● Things to do
1. Answer these questions using the passage below on adiposity-affected proteins:
(a) How many top proteins in CKB were included in the enrichment analysis?
(b) Which two proteins does the passage give as examples of those associated with ECM-receptor interaction and Rap1 signalling?
(c) Which cancer was the ECM-receptor interaction signal pathway identified as possibly involved in?
2. Please rewrite the paragraph beginning "The enrichment analysis of the top 55 proteins" from the passage below on adiposity-affected proteins as a shorter version that keeps its main facts.
3. Extend the passage below on adiposity-affected proteins, starting after its final sentence.

● Passage to read
The enrichment analysis of the top 55 proteins in CKB demonstrated the relevance of these differentially expressed proteins with multiple biological processes, including macrophage-related foam cell differentiation, IL6 production and immune cell function. Indeed, macrophages play a key role in the development of atherosclerotic plaques [32]. Moreover, metabolic processes associated with lipid metabolism were also enriched, which were also relevant to the development and progression of cardiometabolic diseases. In addition, IL-6 production was also enriched highlighting the role of a pro-inflammatory state. Inflammation has been implicated in multiple diseases [33], and adiposity may affect immune system through an enhanced inflammatory state [34]. Obesity can also impair immune function and leucocyte counts. Moreover, obesity also enhances the positive feedback loop between local inflammation in adipose tissue and altered immune response, both contributing to the development and sequelae of cardiometabolic diseases [34]. In analyses using KEGG methods, several adiposity-affected proteins (e.g. CSF1, PGF) were associated with pathways of ECM-receptor interaction and Rap1 signalling. Notably, Rap1 is a crucial player in tumour progression and targeting Rap1 signalling and its regulators could potentially control carcinogenesis, metastasis, chemo-resistance and immune evasion [35]. ECM-receptor interaction signal pathway was also identified as possibly involved in the development of breast cancer [36]. All together, these enrichment findings among relatively lean Chinese adults identified multiple complex pathways by which adiposity may increase disease risks.

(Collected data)

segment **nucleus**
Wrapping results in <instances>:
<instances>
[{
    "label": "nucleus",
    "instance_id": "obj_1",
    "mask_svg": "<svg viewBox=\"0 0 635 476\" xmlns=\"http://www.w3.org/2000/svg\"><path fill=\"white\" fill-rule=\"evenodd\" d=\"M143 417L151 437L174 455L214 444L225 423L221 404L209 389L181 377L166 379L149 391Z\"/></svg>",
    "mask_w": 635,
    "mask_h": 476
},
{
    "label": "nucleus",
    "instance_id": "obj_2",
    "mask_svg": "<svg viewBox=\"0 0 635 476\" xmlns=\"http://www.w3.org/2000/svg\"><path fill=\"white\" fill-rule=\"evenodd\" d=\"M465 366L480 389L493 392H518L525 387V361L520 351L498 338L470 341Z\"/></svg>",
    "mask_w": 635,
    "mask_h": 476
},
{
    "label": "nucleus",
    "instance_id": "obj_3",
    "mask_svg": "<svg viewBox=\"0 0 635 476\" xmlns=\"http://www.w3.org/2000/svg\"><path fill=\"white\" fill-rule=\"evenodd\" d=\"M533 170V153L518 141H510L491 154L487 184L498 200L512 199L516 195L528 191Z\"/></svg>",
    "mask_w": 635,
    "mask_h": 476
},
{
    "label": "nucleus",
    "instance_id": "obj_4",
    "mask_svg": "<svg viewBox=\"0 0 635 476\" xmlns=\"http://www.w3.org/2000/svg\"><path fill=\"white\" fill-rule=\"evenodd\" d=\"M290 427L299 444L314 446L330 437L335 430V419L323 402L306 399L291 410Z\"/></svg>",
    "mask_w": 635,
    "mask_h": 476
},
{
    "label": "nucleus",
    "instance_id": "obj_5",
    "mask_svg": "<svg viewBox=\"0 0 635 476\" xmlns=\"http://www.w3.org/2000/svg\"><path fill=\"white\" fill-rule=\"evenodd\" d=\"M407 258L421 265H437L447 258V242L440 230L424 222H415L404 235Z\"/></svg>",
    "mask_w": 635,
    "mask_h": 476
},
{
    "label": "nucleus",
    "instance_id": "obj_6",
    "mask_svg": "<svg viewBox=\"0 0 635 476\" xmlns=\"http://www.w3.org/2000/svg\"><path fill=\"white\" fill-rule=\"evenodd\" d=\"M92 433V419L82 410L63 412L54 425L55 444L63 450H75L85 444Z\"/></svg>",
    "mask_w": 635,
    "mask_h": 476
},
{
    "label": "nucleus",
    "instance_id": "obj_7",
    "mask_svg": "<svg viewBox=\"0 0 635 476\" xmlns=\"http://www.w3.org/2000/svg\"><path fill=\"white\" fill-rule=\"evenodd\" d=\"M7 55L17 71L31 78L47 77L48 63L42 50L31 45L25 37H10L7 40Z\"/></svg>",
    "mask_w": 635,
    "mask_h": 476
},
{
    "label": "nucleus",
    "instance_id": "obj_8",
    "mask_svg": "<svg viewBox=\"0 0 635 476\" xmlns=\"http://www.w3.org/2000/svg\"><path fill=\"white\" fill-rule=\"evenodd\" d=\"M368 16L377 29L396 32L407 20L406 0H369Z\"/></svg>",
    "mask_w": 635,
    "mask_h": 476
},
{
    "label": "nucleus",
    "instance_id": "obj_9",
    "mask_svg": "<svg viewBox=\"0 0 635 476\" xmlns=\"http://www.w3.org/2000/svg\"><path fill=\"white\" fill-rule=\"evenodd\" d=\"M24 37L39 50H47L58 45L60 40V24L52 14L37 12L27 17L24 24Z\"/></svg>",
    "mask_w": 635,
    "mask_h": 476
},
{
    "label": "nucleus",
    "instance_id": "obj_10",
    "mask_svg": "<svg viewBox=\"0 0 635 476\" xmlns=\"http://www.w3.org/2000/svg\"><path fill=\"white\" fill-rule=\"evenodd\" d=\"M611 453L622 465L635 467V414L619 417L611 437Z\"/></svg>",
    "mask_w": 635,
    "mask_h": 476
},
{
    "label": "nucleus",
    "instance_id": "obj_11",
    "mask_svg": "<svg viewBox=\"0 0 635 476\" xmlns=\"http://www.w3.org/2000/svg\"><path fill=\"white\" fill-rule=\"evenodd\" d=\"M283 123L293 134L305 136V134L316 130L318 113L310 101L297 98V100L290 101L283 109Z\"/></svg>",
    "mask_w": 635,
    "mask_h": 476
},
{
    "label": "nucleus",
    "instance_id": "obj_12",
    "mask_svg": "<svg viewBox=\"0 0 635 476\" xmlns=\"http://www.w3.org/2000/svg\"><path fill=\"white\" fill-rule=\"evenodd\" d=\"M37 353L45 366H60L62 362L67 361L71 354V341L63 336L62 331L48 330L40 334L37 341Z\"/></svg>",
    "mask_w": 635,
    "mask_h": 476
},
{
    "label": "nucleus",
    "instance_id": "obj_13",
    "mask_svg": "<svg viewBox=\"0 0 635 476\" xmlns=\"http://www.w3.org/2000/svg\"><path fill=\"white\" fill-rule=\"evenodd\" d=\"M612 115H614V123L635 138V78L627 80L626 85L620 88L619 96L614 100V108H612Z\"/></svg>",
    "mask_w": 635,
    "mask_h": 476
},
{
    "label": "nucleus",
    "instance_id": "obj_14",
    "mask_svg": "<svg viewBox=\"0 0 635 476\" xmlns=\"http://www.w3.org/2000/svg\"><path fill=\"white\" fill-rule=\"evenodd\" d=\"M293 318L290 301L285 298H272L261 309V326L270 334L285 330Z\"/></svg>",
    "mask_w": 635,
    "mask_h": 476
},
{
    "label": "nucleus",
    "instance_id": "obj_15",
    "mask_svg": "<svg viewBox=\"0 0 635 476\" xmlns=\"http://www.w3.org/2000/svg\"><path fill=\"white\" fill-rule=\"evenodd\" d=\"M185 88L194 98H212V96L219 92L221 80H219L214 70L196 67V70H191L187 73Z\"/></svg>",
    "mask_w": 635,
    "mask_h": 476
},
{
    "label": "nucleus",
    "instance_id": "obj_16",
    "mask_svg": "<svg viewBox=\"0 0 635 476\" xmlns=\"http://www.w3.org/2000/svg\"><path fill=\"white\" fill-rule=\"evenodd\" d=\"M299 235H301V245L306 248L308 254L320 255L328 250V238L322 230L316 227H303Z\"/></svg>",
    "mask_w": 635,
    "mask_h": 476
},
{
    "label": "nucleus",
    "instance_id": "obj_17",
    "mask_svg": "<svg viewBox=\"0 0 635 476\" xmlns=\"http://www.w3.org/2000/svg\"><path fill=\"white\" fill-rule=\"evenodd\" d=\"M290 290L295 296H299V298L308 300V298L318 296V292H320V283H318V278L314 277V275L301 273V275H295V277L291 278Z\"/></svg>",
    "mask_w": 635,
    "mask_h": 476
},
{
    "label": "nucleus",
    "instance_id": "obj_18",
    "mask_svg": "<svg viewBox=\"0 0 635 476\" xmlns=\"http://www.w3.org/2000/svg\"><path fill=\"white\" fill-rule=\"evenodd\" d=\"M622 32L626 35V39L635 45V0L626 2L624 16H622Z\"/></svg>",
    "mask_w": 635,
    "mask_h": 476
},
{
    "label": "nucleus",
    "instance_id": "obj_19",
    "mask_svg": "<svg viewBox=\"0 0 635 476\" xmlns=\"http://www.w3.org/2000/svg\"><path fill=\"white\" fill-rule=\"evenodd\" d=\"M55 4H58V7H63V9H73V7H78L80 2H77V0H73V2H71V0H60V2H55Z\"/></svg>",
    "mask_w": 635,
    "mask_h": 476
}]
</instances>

● Written responses
1.
(a) 55
(b) CSF1 and PGF
(c) Breast cancer

2. Enrichment analysis of the top 55 proteins in CKB linked these differentially expressed proteins to several biological processes, including macrophage-related foam cell differentiation, IL6 production and immune cell function. Macrophages are key to atherosclerotic plaque development. Lipid metabolism processes, which are relevant to cardiometabolic diseases, were also enriched. IL-6 enrichment points to a pro-inflammatory state. Adiposity may affect the immune system through enhanced inflammation, and obesity can impair immune function and leucocyte counts. Obesity also strengthens a feedback loop between adipose tissue inflammation and altered immune response, which contributes to cardiometabolic diseases. KEGG analyses tied proteins such as CSF1 and PGF to ECM-receptor interaction and Rap1 signalling. Rap1 is important in tumour progression, and the ECM-receptor interaction pathway may be involved in breast cancer. Overall, the findings among relatively lean Chinese adults point to multiple complex pathways through which adiposity may raise disease risk.

3.
The present two-sample bi-directional MR analyses provided causal support for eight proteins that significantly affect the levels of BMI (i.e., with associations in the protein-to-BMI direction). Separate colocalisation analyses showed no strong evidence of their shared causal genetic variants with BMI, which may be attributed partly to the limited study power. Of these eight proteins, three (ITIH3, OGN, TXNDC15) were further replicated using the different cis-pQTL identified in the UKB. Two of these three proteins are highly expressed in adipose tissues (OGN) or liver (ITIH3), which could be prioritised as potential drug targets for treating obesity and obesity-related diseases. OGN, also known as mimecan, is secreted extracellularly [37, 38] and is a downstream mediator of NPY signalling (one of the most potent appetite stimulant peptides found in brain) via osteoblastic Y1 receptors, and studies in obese participants have linked OGN with BMI, weight and plasma glucose levels [38]. Thus, the OGN pathway is an attractive target for potential novel treatment of obesity and type 2 diabetes. ITIH3 may act as a carrier of hyaluronic acid in plasma and has been linked with obesity and MI [39]. Moreover, the inverse association of ITIH3 with obesity was also reported in experimental mouse models [40], and in participants with sustained weight loss following caloric restriction diets or bariatric surgery [41]. Combined with relevant experimental evidence, the findings of this study provide support for ITIH3 as a novel potential target for treatment of obesity.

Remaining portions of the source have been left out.